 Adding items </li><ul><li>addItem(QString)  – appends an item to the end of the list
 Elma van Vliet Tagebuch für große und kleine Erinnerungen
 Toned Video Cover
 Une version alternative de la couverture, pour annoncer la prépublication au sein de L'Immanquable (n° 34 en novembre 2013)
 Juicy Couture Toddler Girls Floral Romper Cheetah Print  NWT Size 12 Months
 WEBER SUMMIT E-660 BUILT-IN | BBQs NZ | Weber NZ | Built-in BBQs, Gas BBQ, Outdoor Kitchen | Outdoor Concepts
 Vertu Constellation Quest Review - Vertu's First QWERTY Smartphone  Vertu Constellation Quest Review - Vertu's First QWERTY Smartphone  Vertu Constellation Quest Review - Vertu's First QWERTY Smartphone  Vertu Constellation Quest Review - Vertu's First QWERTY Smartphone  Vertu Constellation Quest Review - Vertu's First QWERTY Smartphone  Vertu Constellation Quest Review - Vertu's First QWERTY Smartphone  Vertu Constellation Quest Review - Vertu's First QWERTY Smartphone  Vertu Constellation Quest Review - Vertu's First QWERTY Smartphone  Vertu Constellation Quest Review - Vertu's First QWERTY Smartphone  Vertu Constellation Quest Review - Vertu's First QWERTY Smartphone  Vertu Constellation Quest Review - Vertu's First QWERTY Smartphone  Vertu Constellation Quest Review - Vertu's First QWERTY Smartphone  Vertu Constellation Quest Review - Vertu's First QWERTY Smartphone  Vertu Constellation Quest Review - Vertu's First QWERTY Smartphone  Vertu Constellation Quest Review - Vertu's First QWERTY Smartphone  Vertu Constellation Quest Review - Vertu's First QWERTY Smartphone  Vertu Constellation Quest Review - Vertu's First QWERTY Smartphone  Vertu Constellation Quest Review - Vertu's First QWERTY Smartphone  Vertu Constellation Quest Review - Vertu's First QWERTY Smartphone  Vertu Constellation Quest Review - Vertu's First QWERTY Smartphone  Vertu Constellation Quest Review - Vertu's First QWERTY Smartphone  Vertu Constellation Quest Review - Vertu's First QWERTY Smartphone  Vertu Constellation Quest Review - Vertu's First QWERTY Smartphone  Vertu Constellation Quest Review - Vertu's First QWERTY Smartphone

━━━

→ PROBLEM REQUIREMENTS: Every record in the listing above is to be copied exactly.

→ RESPONSE AREA:
 Adding items </li><ul><li>addItem(QString)  – appends an item to the end of the list
 Elma van Vliet Tagebuch für große und kleine Erinnerungen
 Toned Video Cover
 Une version alternative de la couverture, pour annoncer la prépublication au sein de L'Immanquable (n° 34 en novembre 2013)
 Juicy Couture Toddler Girls Floral Romper Cheetah Print  NWT Size 12 Months
 WEBER SUMMIT E-660 BUILT-IN | BBQs NZ | Weber NZ | Built-in BBQs, Gas BBQ, Outdoor Kitchen | Outdoor Concepts
 Vertu Constellation Quest Review - Vertu's First QWERTY Smartphone  Vertu Constellation Quest Review - Vertu's First QWERTY Smartphone  Vertu Constellation Quest Review - Vertu's First QWERTY Smartphone  Vertu Constellation Quest Review - Vertu's First QWERTY Smartphone  Vertu Constellation Quest Review - Vertu's First QWERTY Smartphone  Vertu Constellation Quest Review - Vertu's First QWERTY Smartphone  Vertu Constellation Quest Review - Vertu's First QWERTY Smartphone  Vertu Constellation Quest Review - Vertu's First QWERTY Smartphone  Vertu Constellation Quest Review - Vertu's First QWERTY Smartphone  Vertu Constellation Quest Review - Vertu's First QWERTY Smartphone  Vertu Constellation Quest Review - Vertu's First QWERTY Smartphone  Vertu Constellation Quest Review - Vertu's First QWERTY Smartphone  Vertu Constellation Quest Review - Vertu's First QWERTY Smartphone  Vertu Constellation Quest Review - Vertu's First QWERTY Smartphone  Vertu Constellation Quest Review - Vertu's First QWERTY Smartphone  Vertu Constellation Quest Review - Vertu's First QWERTY Smartphone  Vertu Constellation Quest Review - Vertu's First QWERTY Smartphone  Vertu Constellation Quest Review - Vertu's First QWERTY Smartphone  Vertu Constellation Quest Review - Vertu's First QWERTY Smartphone  Vertu Constellation Quest Review - Vertu's First QWERTY Smartphone  Vertu Constellation Quest Review - Vertu's First QWERTY Smartphone  Vertu Constellation Quest Review - Vertu's First QWERTY Smartphone  Vertu Constellation Quest Review - Vertu's First QWERTY Smartphone  Vertu Constellation Quest Review - Vertu's First QWERTY Smartphone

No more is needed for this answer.